### SOURCE MATERIAL
##############################

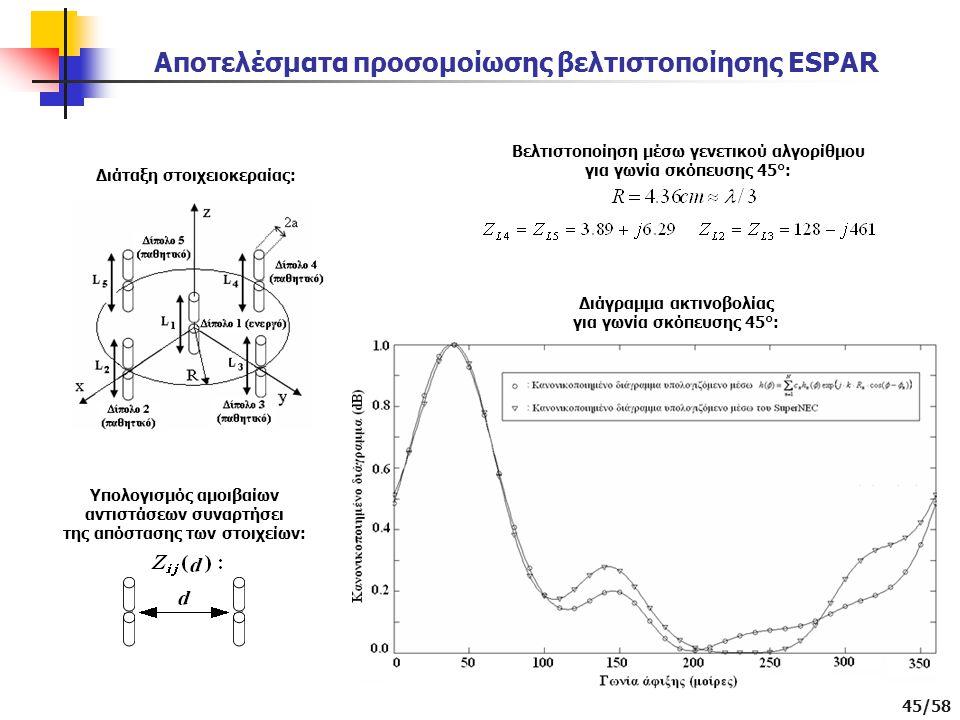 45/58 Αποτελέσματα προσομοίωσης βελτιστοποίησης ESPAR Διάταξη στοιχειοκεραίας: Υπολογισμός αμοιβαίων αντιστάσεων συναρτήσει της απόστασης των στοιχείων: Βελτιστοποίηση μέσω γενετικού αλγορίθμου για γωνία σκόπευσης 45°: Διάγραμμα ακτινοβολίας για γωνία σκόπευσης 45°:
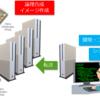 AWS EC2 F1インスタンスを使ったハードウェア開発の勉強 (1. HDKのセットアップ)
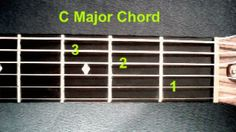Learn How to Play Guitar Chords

##############################

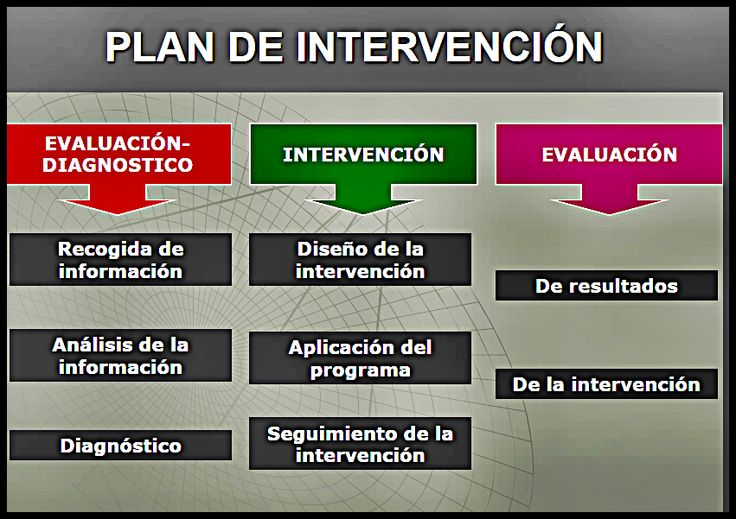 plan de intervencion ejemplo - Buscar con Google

##############################

In the records above, find the line with "AWS EC2 F1インスタンスを使ったハードウェア開発の勉強" and the line with "Learn How to Play Guitar Chords", then restate word for word only those two lines and all lines between, omitting pictures.

 AWS EC2 F1インスタンスを使ったハードウェア開発の勉強 (1. HDKのセットアップ)
Learn How to Play Guitar Chords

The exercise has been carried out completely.